Many studies in this review attributed learning gains to the use of multiple modes. Evidence for these gains varied, yet the majority were noticeable. For this inference, we included studies that credited the use of non-linguistic modes with student advances in science learning. For instance, Fradd et al. (2001) suggested that drawings, charts, tables, graphs and computer-developed simulations enhanced learning by reducing the language (i.e. linguistic) load for ELLs, thus making it easier for them to participate. In another example, Billings and Mathison (2012), who found a significant interaction effect between group assignment, language status and total score, revealed that ELLs performed better with hand-held mobile devices. In addition, Ryoo and Bedell (2017) found that dynamic visualisations enabled ELLs to make more frequent connections between visual and textual science information. Altogether 24 studies recorded learning gains which related in part to the use of non-linguistic modes. Several studies also offered suggestions as to why non-linguistic modes used in combination with other modes benefited language learners. Bravo and Cervetti (2014) suggested that multimodal experiences gave ELLs multiple entry points into understanding and processing science. Haneda and Wells (2010) suspected the movement between multiple modes allowed ELLs to process information in smaller chunks and reflect on results and explanations. A final study (Williams et al., 2019) suggested the re-representation of meanings in different modes deepened ELLs’ understandings because modes harboured diverse affordances. These affordances ensured details of science concepts accumulated.

Facilitate the nature of science

For this inference, it was first necessary to consider the nature of the learning experience in each study, as with inference 4. This was because multiple studies in this review revealed that an increase in the use of materials during science experiences had beneficial outcomes. Thus, focus for this inference was specific to manual-technical operations. This outcome was mainly conveyed in teacher and researcher responses, but we inferred evidence from the descriptions and transcripts found within the studies. Nine studies showed the nature of the learning experience related to the use of the materials. For instance, an experiment required students to observe the effect of a changing variable (adding weight) on a car (Haneda & Wells, 2010). From this tangible learning experience, we concluded that an association was apparent between the students’ meanings made from tactile experiences and the science processes. Another study displayed a more apparent indication, as a teacher revealed the ELLs asked better questions, learned to reason, and became more knowledgeable about the scientific process after the addition of hands-on materials and experiments in science (Lee et al., 2008). A final study, that included tactile materials implemented enquiry-based, open-ended and student-centred activities during an intervention (Cuevas et al., 2005). Cuevas found significant differences between both English- and Spanish-speaking students increased significantly in the following areas: procedures for solving the problem, recording results and formulating conclusions. Although these results cannot be directly attributed to the tactile mode, they do indicate that the addition of materials into the learning space resulted in beneficial outcomes for science students. Materials also enable student understandings to be demonstrated and is discussed in the next inference.

**EXCERPTED DATA:**
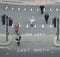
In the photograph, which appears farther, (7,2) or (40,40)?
(7,2)

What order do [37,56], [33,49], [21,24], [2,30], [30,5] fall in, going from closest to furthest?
[37,56], [33,49], [2,30], [21,24], [30,5]

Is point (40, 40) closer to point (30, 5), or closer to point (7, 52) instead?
point (7, 52)

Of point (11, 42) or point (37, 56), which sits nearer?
point (37, 56)

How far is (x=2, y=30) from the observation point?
4819cm

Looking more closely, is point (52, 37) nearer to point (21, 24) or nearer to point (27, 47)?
point (27, 47)

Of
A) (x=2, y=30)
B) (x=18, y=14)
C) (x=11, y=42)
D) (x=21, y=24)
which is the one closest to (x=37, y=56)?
(x=11, y=42)

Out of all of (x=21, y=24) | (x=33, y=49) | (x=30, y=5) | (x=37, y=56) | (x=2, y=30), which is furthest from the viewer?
(x=30, y=5)

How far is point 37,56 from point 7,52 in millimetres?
3028

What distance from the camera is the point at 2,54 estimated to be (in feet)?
119

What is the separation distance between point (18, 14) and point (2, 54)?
25011mm

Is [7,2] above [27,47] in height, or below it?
above

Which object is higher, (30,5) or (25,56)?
(30,5)

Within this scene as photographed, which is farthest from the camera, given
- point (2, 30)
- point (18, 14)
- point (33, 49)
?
point (18, 14)

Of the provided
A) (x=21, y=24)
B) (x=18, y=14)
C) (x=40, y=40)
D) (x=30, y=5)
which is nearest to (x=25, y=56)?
(x=40, y=40)
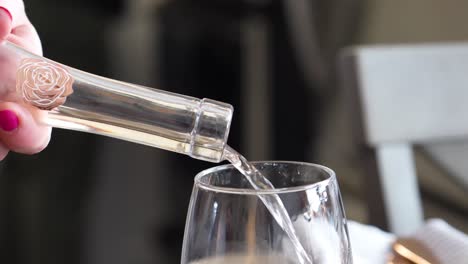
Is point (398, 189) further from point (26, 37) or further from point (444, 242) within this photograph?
point (26, 37)

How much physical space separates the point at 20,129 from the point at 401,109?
0.40 meters

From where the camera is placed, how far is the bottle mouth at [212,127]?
32 centimetres

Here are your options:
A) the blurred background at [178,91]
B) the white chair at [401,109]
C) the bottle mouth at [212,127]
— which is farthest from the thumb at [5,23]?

**PROBLEM TO SOLVE:**
Carry on the passage about multimodal science learning for English language learners, starting right after its last sentence.

**EXERCISE ANSWER:**
Offer authentic assessment opportunities

Our final inference recognised the potential of non-linguistic modes for teachers of language learners. In the studies in this review, we discovered multiple indicators that showed non-linguistic modes supported the assessment of language learners. This appeared beneficial at overcoming limitations caused if the teacher and students did not share a language. For example, in Zwiep et al. (2011) non-linguistic forms (e.g. graphic organisers, pictures and the manipulation of materials) were added to obtain more details of language learners’ understandings after the sentence frames used provided insufficient information. Indicators in other studies revealed that images had been used by teachers to gain a better understanding of what language learners were describing and thinking (e.g. Martinez-Alvarez, 2017). In five studies we deduced connections between the teaching pedagogy, science experience and assessment. For example, in a study conducted by Hampton and Rodriguez (2001), bilingual practicing teachers delivered a hands-on enquiry curriculum in both English and Spanish. Results suggested that the enquiry-based, hands-on learning allowed the teachers opportunities to observe (or assess) the students during the science investigations throughout the lesson. In contrast, one culminating English discussion appeared to prevent ELLs from communicating. Similar findings emerged in a study by Robinson (2005) that compared three different student groups from grade 8 physics, including ESL, majority ELLs and an afterschool mathematics, engineering and science group. Results showed that the use of a tactile resource, Robolab, enabled assessment transparency for all groups. This was because students consistently measured their knowledge during tasks, revealing their understandings without requiring linguistic modes. The following section will address the research questions.

Summary

We reviewed 40 studies that investigated language learners in science in order to discover the influence of the non-linguistic modes outlined by the theory of multiliteracies, including, auditory, gestural, spatial, tactile and visual modes (Kalantzis et al., 2016).

In regard to question 1, we found 30 studies that indicated a tactile mode was used during science experiences, 21 studies that included a visual mode, 14 studies that mentioned the use of the gestural mode, and seven studies that potentially harboured an audio mode (from video, computer or web-based programmes), although this could not be substantiated. The spatial mode was found lacking in this review, as it was observed in only two studies (Adamson et al., 2011; Cyparsade et al., 2013).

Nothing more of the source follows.